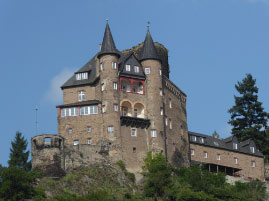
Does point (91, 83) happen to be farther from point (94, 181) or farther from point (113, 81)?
point (94, 181)

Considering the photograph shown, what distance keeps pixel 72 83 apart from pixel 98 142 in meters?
10.3

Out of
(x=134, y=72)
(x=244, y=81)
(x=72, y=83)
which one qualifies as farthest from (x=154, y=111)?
(x=244, y=81)

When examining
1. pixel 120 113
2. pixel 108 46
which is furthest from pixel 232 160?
pixel 108 46

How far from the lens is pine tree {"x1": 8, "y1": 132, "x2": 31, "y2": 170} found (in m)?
94.4

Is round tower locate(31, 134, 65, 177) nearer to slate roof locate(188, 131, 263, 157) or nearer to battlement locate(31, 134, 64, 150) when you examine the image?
battlement locate(31, 134, 64, 150)

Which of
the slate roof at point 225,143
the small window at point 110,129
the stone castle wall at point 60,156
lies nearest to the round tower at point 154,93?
the small window at point 110,129

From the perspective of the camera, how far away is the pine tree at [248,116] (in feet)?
375

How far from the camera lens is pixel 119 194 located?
82812 millimetres

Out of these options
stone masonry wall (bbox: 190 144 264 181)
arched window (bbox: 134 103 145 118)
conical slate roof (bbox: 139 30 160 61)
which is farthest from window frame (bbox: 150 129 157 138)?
stone masonry wall (bbox: 190 144 264 181)

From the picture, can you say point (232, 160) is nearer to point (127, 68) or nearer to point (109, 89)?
point (127, 68)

• [WHAT THE TASK REQUIRES]: Set out the lines above as a numbered list, skipping blank lines and omitting the pictures.

• [OUTPUT FOR THIS EXERCISE]:
1. Does point (91, 83) happen to be farther from point (94, 181) or farther from point (113, 81)?
2. point (94, 181)
3. Considering the photograph shown, what distance keeps pixel 72 83 apart from pixel 98 142 in meters?
4. 10.3
5. Out of
6. (x=134, y=72)
7. (x=244, y=81)
8. (x=72, y=83)
9. which one qualifies as farthest from (x=154, y=111)?
10. (x=244, y=81)
11. When examining
12. 1. pixel 120 113
13. 2. pixel 108 46
14. which is furthest from pixel 232 160?
15. pixel 108 46
16. How far from the lens is pine tree {"x1": 8, "y1": 132, "x2": 31, "y2": 170} found (in m)?
17. 94.4
18. Is round tower locate(31, 134, 65, 177) nearer to slate roof locate(188, 131, 263, 157) or nearer to battlement locate(31, 134, 64, 150) when you examine the image?
19. battlement locate(31, 134, 64, 150)
20. Which of
21. the slate roof at point 225,143
22. the small window at point 110,129
23. the stone castle wall at point 60,156
24. lies nearest to the round tower at point 154,93?
25. the small window at point 110,129
26. From the perspective of the camera, how far away is the pine tree at [248,116] (in feet)?
27. 375
28. How far from the camera lens is pixel 119 194 located?
29. 82812 millimetres
30. Out of these options
31. stone masonry wall (bbox: 190 144 264 181)
32. arched window (bbox: 134 103 145 118)
33. conical slate roof (bbox: 139 30 160 61)
34. which is farthest from window frame (bbox: 150 129 157 138)?
35. stone masonry wall (bbox: 190 144 264 181)
36. From the picture, can you say point (232, 160) is nearer to point (127, 68) or nearer to point (109, 89)?
37. point (127, 68)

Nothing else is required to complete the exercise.